(Collected data)
------------------------------------------------------------------------

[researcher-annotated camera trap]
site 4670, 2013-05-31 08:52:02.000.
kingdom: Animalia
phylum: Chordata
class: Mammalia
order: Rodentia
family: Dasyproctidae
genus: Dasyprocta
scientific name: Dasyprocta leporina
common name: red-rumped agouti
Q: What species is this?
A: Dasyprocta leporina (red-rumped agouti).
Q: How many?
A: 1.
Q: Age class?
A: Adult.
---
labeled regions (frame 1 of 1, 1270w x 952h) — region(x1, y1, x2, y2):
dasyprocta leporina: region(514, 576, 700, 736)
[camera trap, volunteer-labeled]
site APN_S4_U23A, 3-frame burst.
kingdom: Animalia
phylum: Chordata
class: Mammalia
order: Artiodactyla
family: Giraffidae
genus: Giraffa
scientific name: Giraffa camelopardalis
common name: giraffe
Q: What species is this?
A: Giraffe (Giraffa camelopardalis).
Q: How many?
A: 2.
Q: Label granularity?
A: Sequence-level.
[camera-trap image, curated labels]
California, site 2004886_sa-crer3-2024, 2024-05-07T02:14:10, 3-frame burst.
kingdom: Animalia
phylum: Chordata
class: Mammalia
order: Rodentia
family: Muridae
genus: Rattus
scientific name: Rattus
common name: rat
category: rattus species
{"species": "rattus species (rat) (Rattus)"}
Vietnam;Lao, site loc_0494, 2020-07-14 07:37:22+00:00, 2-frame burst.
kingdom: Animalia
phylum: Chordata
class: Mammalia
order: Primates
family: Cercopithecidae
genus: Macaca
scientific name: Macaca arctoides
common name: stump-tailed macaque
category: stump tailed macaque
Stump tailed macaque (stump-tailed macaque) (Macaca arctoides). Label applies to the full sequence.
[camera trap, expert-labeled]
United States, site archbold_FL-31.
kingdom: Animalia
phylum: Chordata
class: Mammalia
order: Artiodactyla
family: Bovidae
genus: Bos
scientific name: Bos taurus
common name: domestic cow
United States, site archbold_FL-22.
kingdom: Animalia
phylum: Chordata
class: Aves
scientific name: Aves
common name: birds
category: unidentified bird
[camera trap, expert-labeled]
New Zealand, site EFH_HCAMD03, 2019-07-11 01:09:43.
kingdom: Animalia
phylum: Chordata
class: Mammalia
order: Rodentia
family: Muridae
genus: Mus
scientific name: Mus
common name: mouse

------------------------------------------------------------------------

→ TASK TO COMPLETE
Search the data above for the string "scientific" and return every line that has it.

→ ANSWER BELOW
scientific name: Dasyprocta leporina
scientific name: Giraffa camelopardalis
scientific name: Rattus
scientific name: Macaca arctoides
scientific name: Bos taurus
scientific name: Aves
scientific name: Mus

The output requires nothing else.